14 Replies Latest reply on Nov 25, 2016 11:42 AM by Luis Miguel Sanchez

    Aggregating data from the US stock market in Tableau

    Luis Miguel Sanchez

      I am a very basic user of tableau and I have not found an answer to my question.

       

      I have a txt file that has historical daily data for 98% of all the stocks in the US, with their daily capitalization. Each stocks has its TICKER, daily MARKET VALUE for every trading day of the year, and its SECTOR.

       

      I did a simple time series that displays `SUM([Mktval])` (sum of all individual market values) across all stocks, on a daily basis, and where I can see that the total aggregated value of the US capital markets is about 24 Trillion USD, as of Juy 2016, as shown in the image below.

      izgPw.png

      When I change the view column from DAY to YEAR, I don't see the right values, but something a lot larger.

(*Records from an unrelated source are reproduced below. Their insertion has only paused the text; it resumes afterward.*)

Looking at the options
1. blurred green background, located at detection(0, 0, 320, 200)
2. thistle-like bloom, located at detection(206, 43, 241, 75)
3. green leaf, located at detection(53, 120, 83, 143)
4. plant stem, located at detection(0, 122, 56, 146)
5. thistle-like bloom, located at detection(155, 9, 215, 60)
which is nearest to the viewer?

So I realized that I need to do `SUM([Mktval])/252` to get the right value for a year (there are about 252 trading days in a year).

       

      If I change the view to MONTH, as in the chart below, the numbers are again wrong because 252 is not the right value to use in the division.

       

      YQRcZ.png

       

      Is there any way that Tableau can adjust the values automatically (the number to divide by) to reflect the **AVG MktVal** across any time selected (monthly, quarterly, yearly, etc.) ?

       

      Thanks

        • 1. Re: Aggregating data from the US stock market in Tableau
          Simon Runc

          hi Miguel,

           

          So what (I think) we need to do here is average the stock of each company, over whatever time period and then add them together...and one way is to use an LoD calculation (LoDs allow us to tell Tableau the level at which to aggregate).

           

          So in your example here...

          {FIXED [Tikcer], [Sector]: AVG([MktVal])}

           

          So this creates (for each Ticker/Sector) the Average [MktVal] (so at Day level it's the same as using SUM, as the AVG of 1 value is the same as the SUM of that Value...or MIN/MAX/MEDIAN for that matter!), but at higher levels (say Month) it takes the Average for each company over the month and then SUMs them up.

           

          You can then bring this field in a SUM (as LoDs are returned at Row Level we are then able to re-aggregate), and that should work at any level.

           

          Hope this does the trick, and makes sense, but let me know if not (and if it doesn't do as you want, I may need a sample workbook so I can take a look at the "Grain" of the data, as we may need to add some other dimension to our LoD, or we might need to weight the prices on Volume, for example)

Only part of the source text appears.